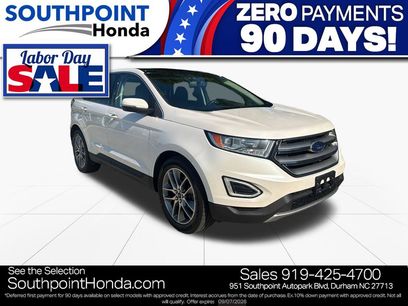Used 2015 Ford Edge Titanium w/ Equipment Group 301A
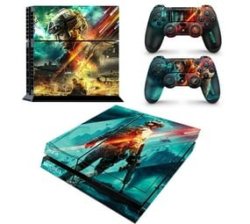 Decal Skin For PS4: Battlefield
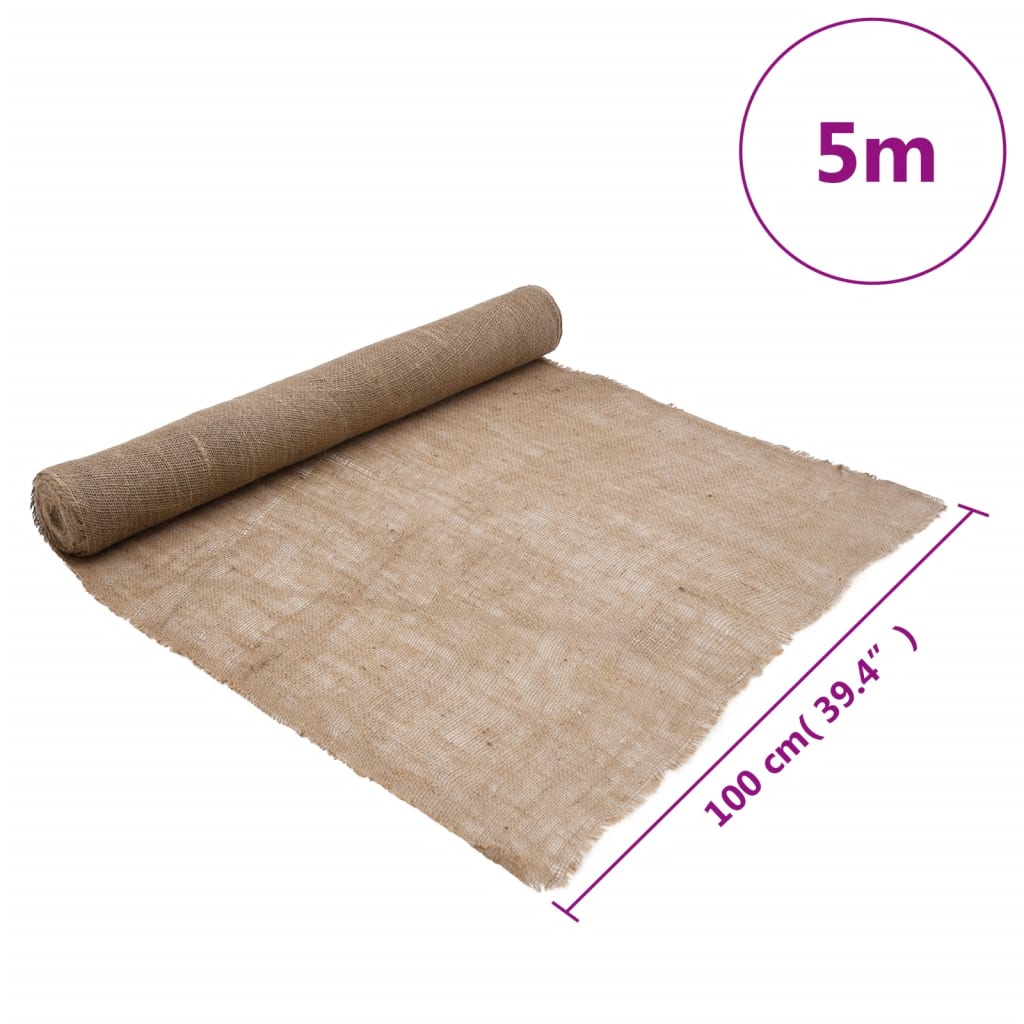 Juterol 1x5 m 100% Jute 200 g/m² is nu te koop bij PeponiXL, paradijselijk wonen!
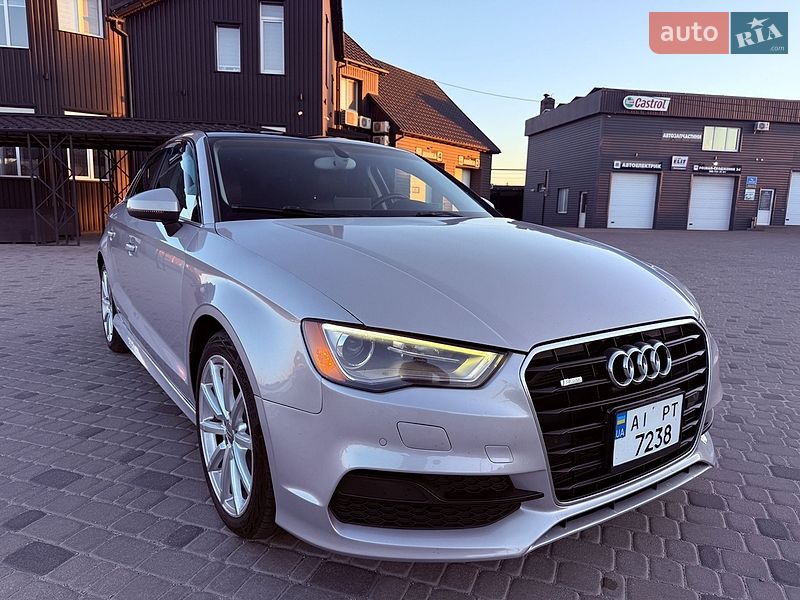 Седан Audi A3 2014 в Белой Церкви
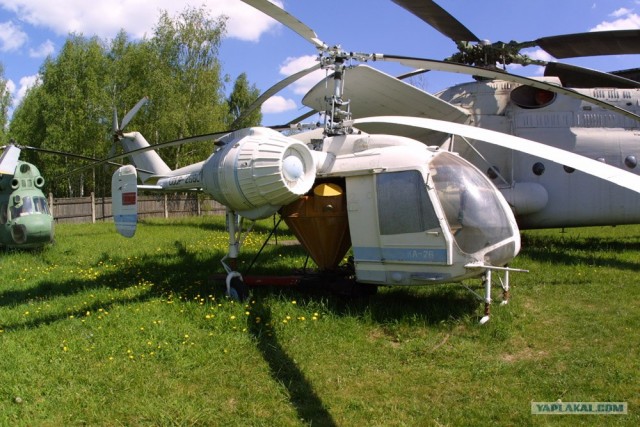 Авиация из музея в Монино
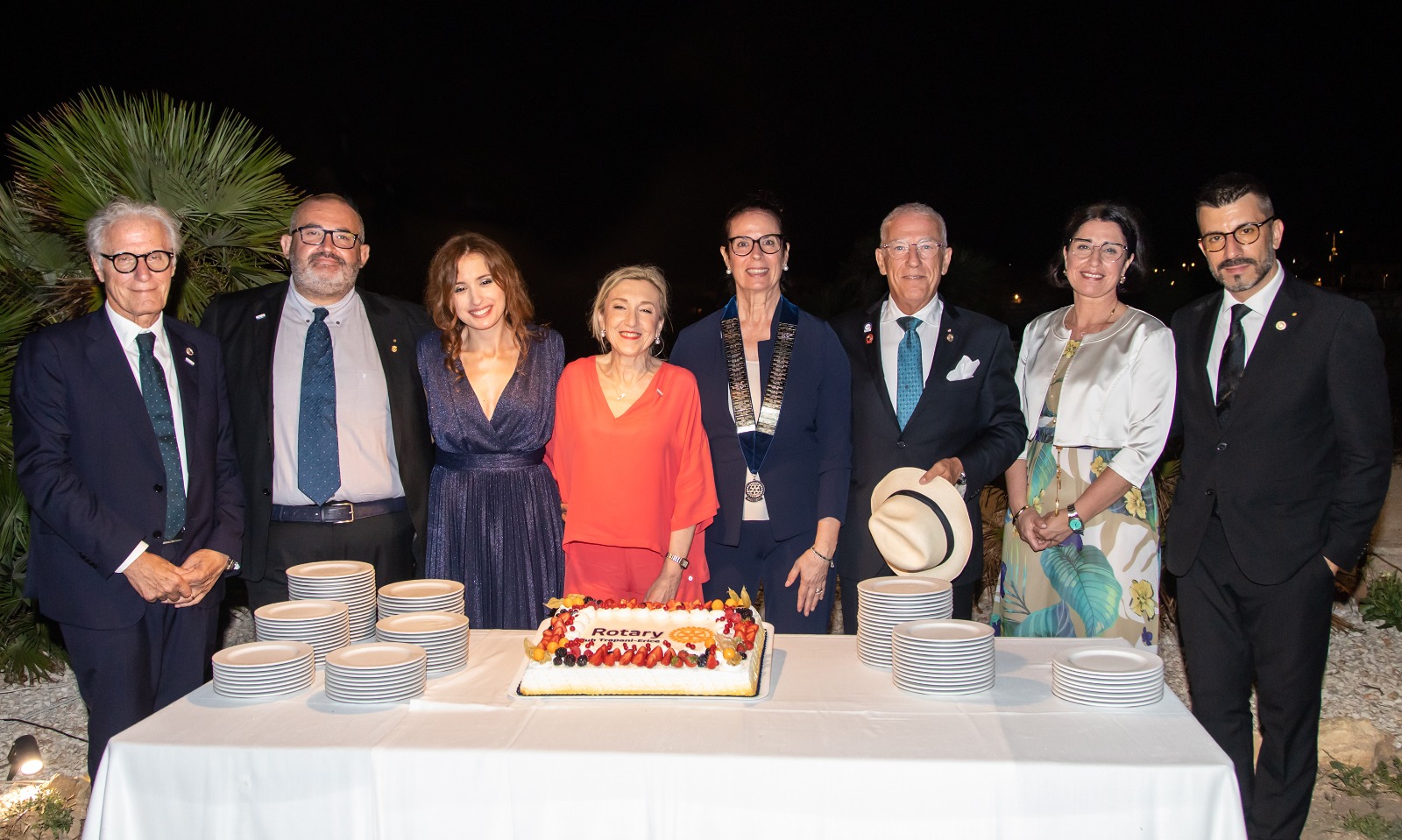 Passaggio di Campana al Rotary Club Trapani Erice
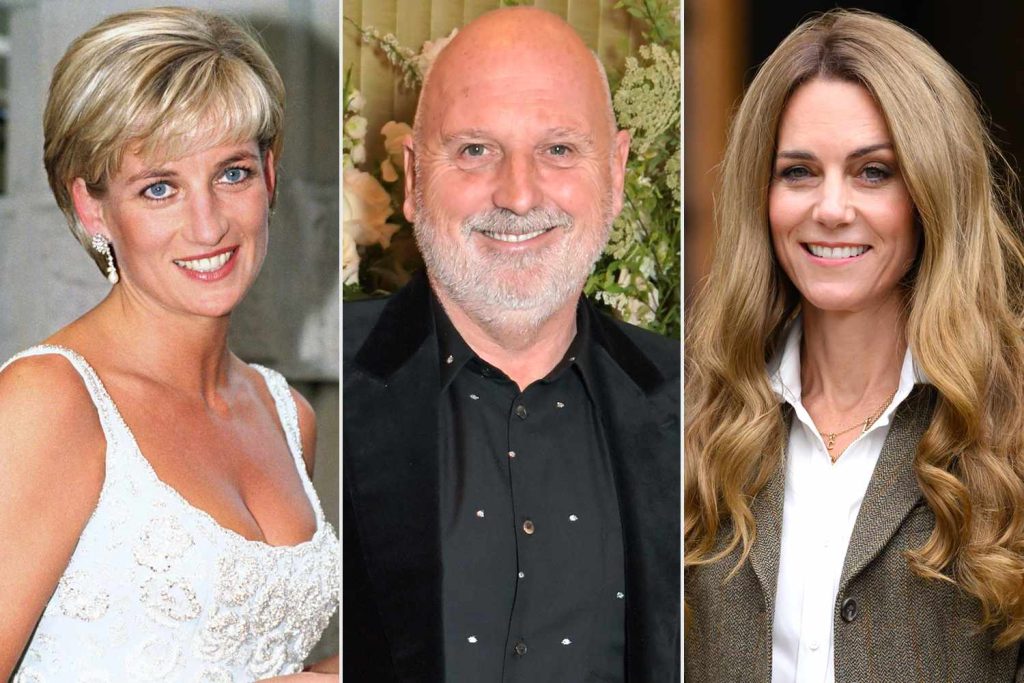 Princess Diana's Hairdresser Slams 'Nasty' Comments About Kate Middleton's Look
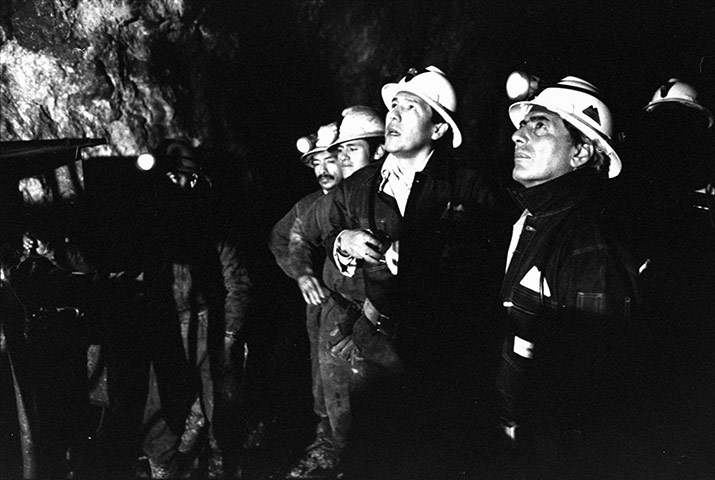 Mario Vargas Llosa: Mario Vargas Llosa ours a silver mine during his campaign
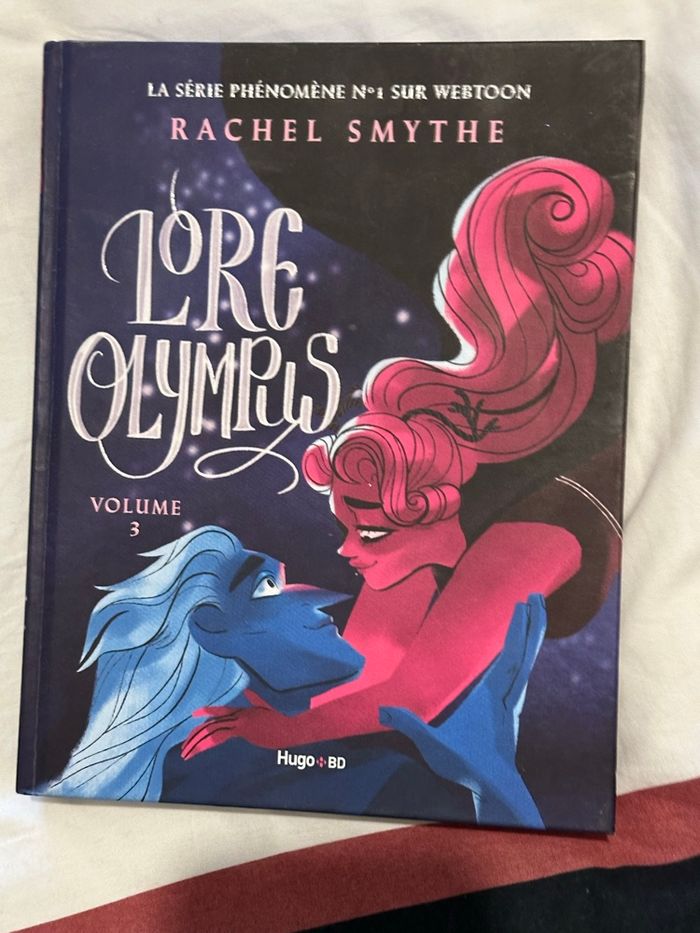 Livre Bd Lore Olympius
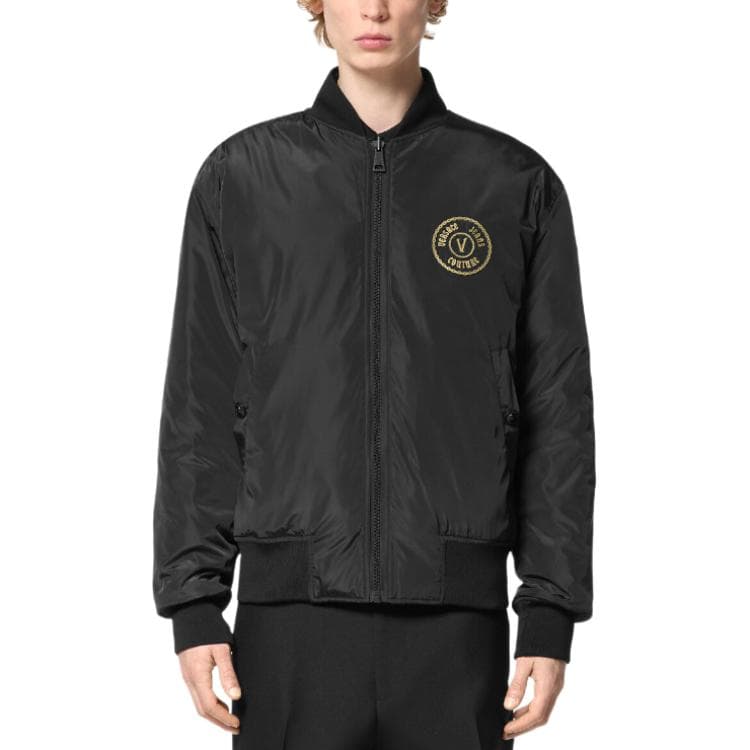 Зимняя куртка пуховик VERSACE JEANS COUTURE SS24 Logo - изображение 5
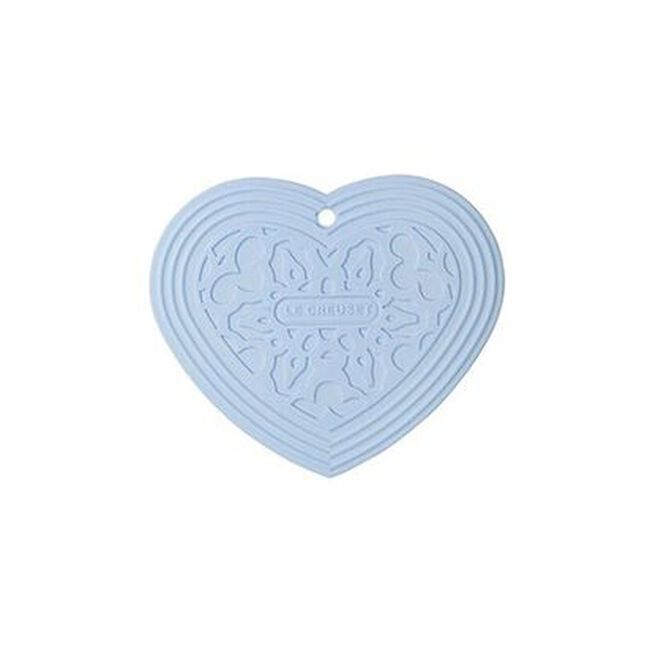 Heart TrivetCoastal Blue image number 1
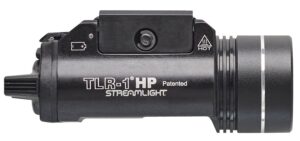 Streamlight TLR-1 Hp Inclds Rail Locating Keys and (2)CR123A Lithium Batteries - Black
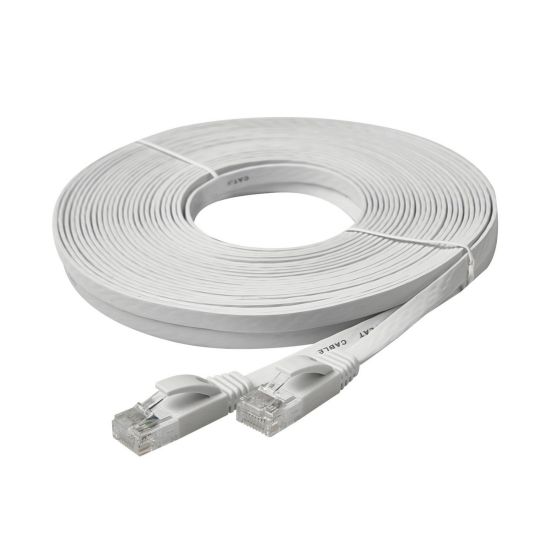 Câble réseau CAT6, 25', blanc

== Task item ==
Copy out the caption lines from all thirteen entries above, character for character, with the pictures omitted.

== Expected answer ==
Used 2015 Ford Edge Titanium w/ Equipment Group 301A
 Decal Skin For PS4: Battlefield
 Juterol 1x5 m 100% Jute 200 g/m² is nu te koop bij PeponiXL, paradijselijk wonen!
 Седан Audi A3 2014 в Белой Церкви
 Авиация из музея в Монино
 Passaggio di Campana al Rotary Club Trapani Erice
 Princess Diana's Hairdresser Slams 'Nasty' Comments About Kate Middleton's Look
 Mario Vargas Llosa: Mario Vargas Llosa ours a silver mine during his campaign
 Livre Bd Lore Olympius
 Зимняя куртка пуховик VERSACE JEANS COUTURE SS24 Logo - изображение 5
 Heart TrivetCoastal Blue image number 1
 Streamlight TLR-1 Hp Inclds Rail Locating Keys and (2)CR123A Lithium Batteries - Black
 Câble réseau CAT6, 25', blanc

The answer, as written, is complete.